Article Text
Abstract
Introduction/Background Intestinal strictures are a complication of Crohn’s disease despite optimal medical management. Endoscopic balloon dilatation is frequently used for management of simple strictures in adults in comparison to the paediatric population. Therapeutic endoscopy is rarely performed in paediatric gastroenterology centres in the UK. Strictures in the duodenum, jejunum, ileal and colonic area are accessible by endoscopy and enteroscopy. Endoscopic balloon dilatation is a less invasive treatment option for management of short strictures and can defer surgical intervention.
Aim We aimed to evaluate the outcome of paediatric patients undergoing stricture dilatation over a 10-year period.
Subjects and Methods We retrospectively reviewed all paediatric patients with Crohn’s disease who underwent endoscopic balloon dilatation at a tertiary paediatric gastroenterology centre in the last 10 years (2010 to 2020). Strictures were identified using magnetic resonance enterography (MRE) and also during endoscopy. Patients were booked for endoscopic balloon dilatation if they were symptomatic and had pre-stenotic dilatation on MRE or inability to pass colonoscopy into stenosed lumen at previous endoscopy. Both paediatric colonoscopy and single balloon enteroscopy was used for endoscopic balloon dilatation which was done under fluoroscopy guidance. Clinical and endoscopic data were collected from electronic patient records.

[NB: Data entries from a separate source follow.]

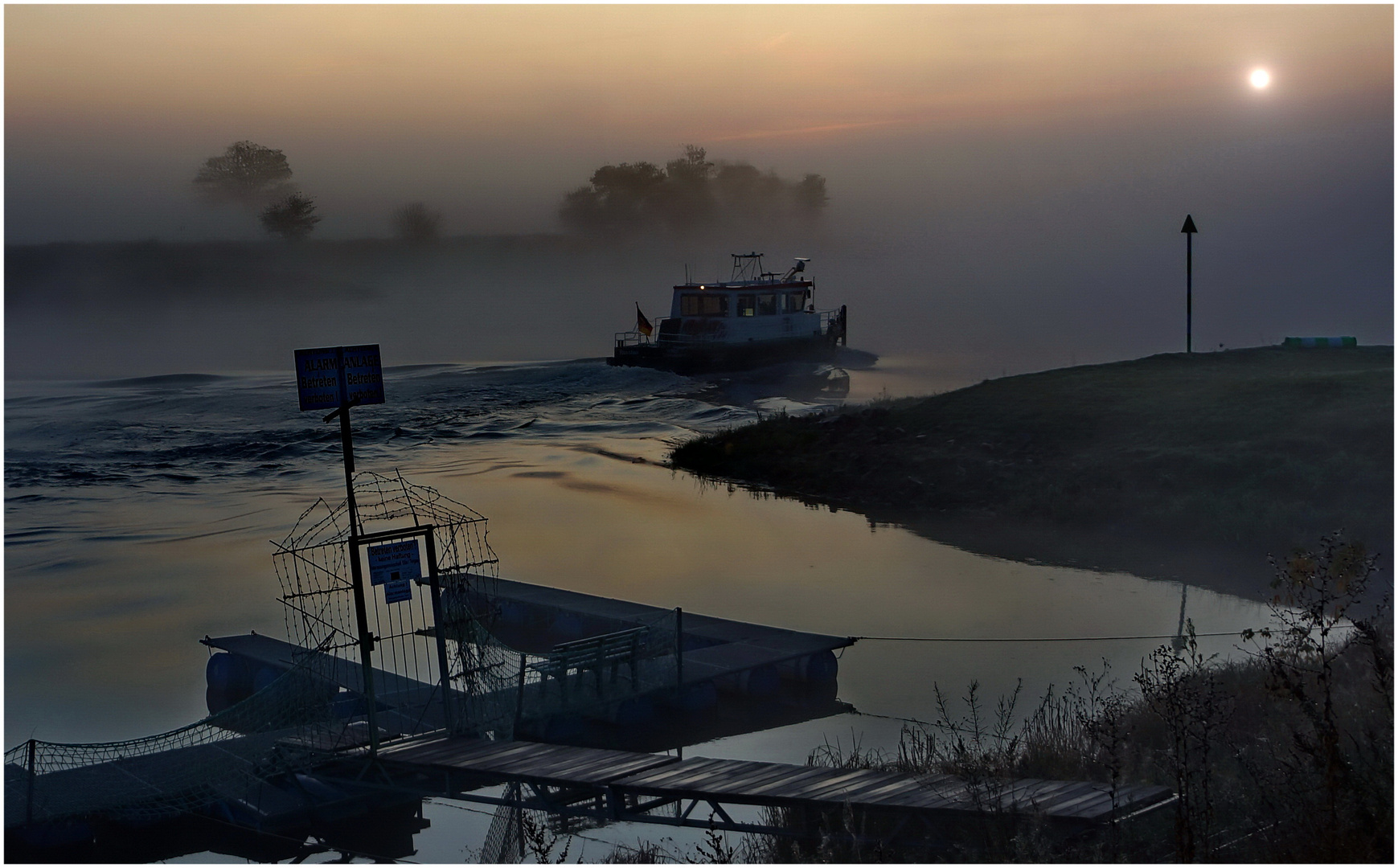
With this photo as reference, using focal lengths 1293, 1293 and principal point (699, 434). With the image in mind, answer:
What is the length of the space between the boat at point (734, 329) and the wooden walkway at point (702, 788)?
43.7 m

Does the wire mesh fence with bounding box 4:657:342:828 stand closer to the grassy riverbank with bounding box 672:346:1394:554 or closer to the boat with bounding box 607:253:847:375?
the grassy riverbank with bounding box 672:346:1394:554

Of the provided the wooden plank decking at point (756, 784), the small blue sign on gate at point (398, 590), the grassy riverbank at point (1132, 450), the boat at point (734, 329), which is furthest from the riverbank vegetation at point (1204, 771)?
the boat at point (734, 329)

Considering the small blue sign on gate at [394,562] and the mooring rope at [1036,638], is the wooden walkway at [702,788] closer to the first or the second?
the small blue sign on gate at [394,562]

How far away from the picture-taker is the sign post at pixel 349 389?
9391 mm

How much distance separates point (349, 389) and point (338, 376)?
13 cm

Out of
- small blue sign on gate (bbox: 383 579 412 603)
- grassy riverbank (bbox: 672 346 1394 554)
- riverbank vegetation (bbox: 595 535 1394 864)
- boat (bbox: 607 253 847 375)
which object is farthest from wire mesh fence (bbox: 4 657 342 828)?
boat (bbox: 607 253 847 375)

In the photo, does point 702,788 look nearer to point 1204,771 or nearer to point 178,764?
point 1204,771

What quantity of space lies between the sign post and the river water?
138cm

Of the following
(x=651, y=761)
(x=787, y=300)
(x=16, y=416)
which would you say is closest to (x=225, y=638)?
(x=651, y=761)

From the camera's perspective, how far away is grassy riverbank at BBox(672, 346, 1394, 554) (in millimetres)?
19609

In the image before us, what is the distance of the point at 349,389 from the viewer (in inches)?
381

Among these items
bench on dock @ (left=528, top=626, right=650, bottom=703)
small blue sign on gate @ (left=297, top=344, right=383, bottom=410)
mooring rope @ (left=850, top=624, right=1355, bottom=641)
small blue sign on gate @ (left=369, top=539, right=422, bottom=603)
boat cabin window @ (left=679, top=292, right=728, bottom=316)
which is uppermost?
boat cabin window @ (left=679, top=292, right=728, bottom=316)

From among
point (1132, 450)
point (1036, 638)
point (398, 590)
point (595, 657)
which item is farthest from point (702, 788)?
point (1132, 450)

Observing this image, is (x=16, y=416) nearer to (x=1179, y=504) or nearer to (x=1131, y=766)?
(x=1179, y=504)
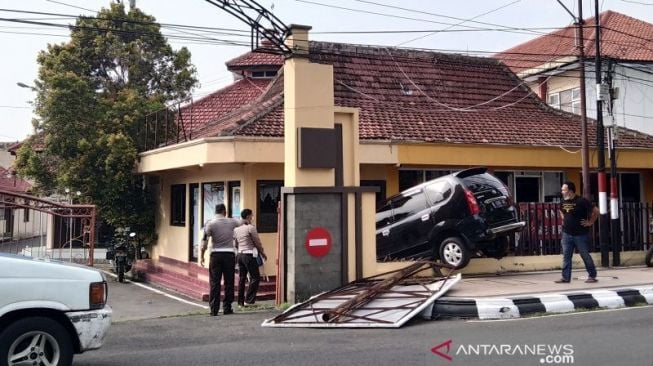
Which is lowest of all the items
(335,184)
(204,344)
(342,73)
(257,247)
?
(204,344)

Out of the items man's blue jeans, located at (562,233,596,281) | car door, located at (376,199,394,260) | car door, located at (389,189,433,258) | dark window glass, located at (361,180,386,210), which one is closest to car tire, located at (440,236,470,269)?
car door, located at (389,189,433,258)

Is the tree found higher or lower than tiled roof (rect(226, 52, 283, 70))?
lower

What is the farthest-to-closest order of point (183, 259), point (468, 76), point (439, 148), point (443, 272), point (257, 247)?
1. point (468, 76)
2. point (183, 259)
3. point (439, 148)
4. point (443, 272)
5. point (257, 247)

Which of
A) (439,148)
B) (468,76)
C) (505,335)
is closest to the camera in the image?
(505,335)

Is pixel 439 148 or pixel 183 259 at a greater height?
pixel 439 148

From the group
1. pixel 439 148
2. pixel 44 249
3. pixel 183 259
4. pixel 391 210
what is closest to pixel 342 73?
pixel 439 148

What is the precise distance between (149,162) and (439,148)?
24.9 ft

Results During the 10-year period 20 patients with Crohn’s disease underwent endoscopic balloon dilatation. The mean age of diagnosis of Crohn’s disease was 12.45 years (5- 16.4 yrs) and the mean age at the time of the occurrence of first stricture was 14.2 years (10.9- 17.9 yrs). 65% patients were on biologics and 85% were on an immunomodulator (azathioprine, methotrexate or mycophenolate mofetil). Multiple strictures were noted in 25% of patients. Location of strictures included ileal, ileocaecal, sigmoid and caecal.
A total of 32 dilatations were performed in the 20 patients and 8 patients underwent multiple endoscopic balloon dilatations (7 patients underwent 2 dilatations and 1 patient had 6 dilatations). 85% of patients were symptomatic (abdominal pain, vomiting) from the stricture and after endoscopic balloon dilatation in 70.5% the symptoms had improved.
There were 2 procedure related complications 0.06% (1 perforation requiring surgery and 1 perforation was managed conservatively). Mean follow-up since the first stricture dilatation was 2.67 years (0.1- 6.11 yrs). During the follow-up of these 20 patients; 4 underwent stricture related surgery and 80% have not undergone any surgical intervention.
Summary and Conclusion Our experience has shown that endoscopic balloon dilatation is a relatively safe procedure for the treatment of luminal strictures. Endoscopic balloon dilatation results in symptomatic relief and delays surgical intervention in Crohn’s patients with luminal strictures.